• _The records_
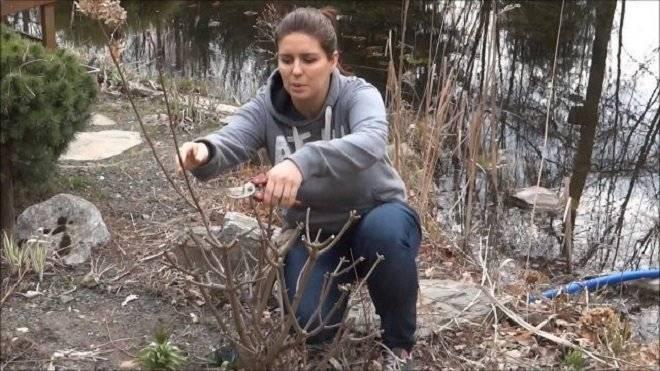 Как размножить гортензию черенками осенью: пошаговая инструкция с фото и видео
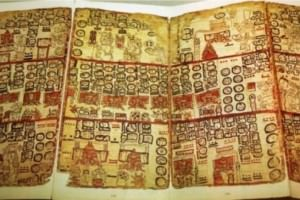 1,000 Mayan Codices Discovered in Museum Basement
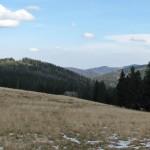Widok z Hali Turbacz na Gorc 1228 m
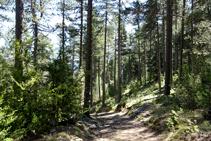 Bosc de l´Obaga.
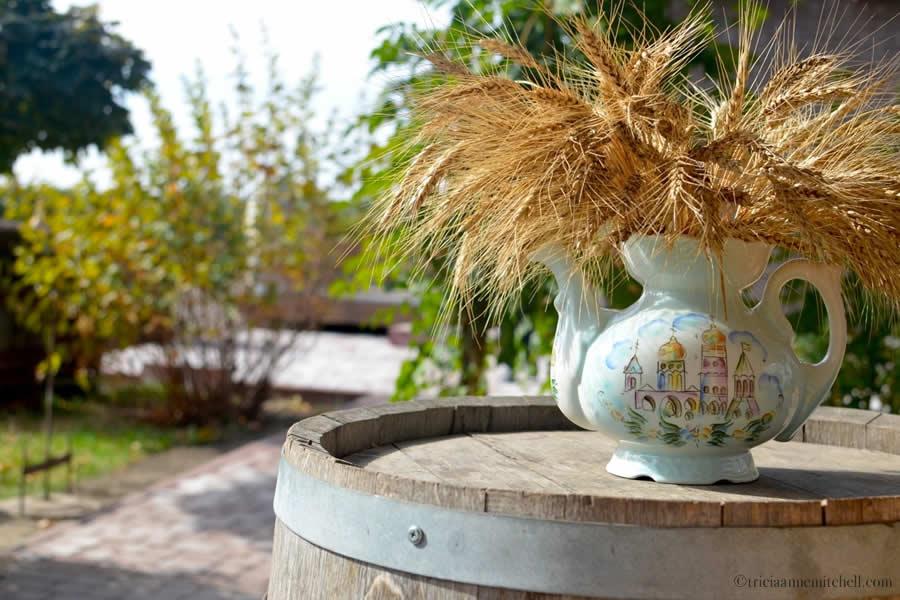 Et Cetera Winery Visit 5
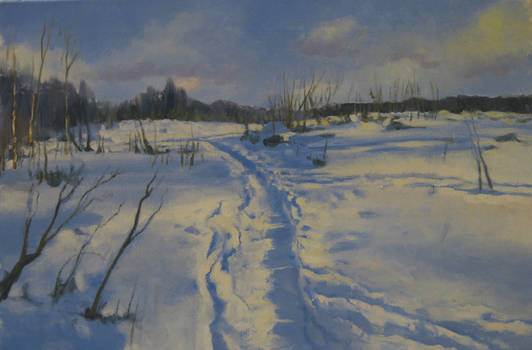 Track In The Snow2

• _About this exercise_
Keep the pictures out of the copy and write out the data exactly as it stands.

• _Answer to this task_
 Как размножить гортензию черенками осенью: пошаговая инструкция с фото и видео
 1,000 Mayan Codices Discovered in Museum Basement
Widok z Hali Turbacz na Gorc 1228 m
 Bosc de l´Obaga.
 Et Cetera Winery Visit 5
 Track In The Snow2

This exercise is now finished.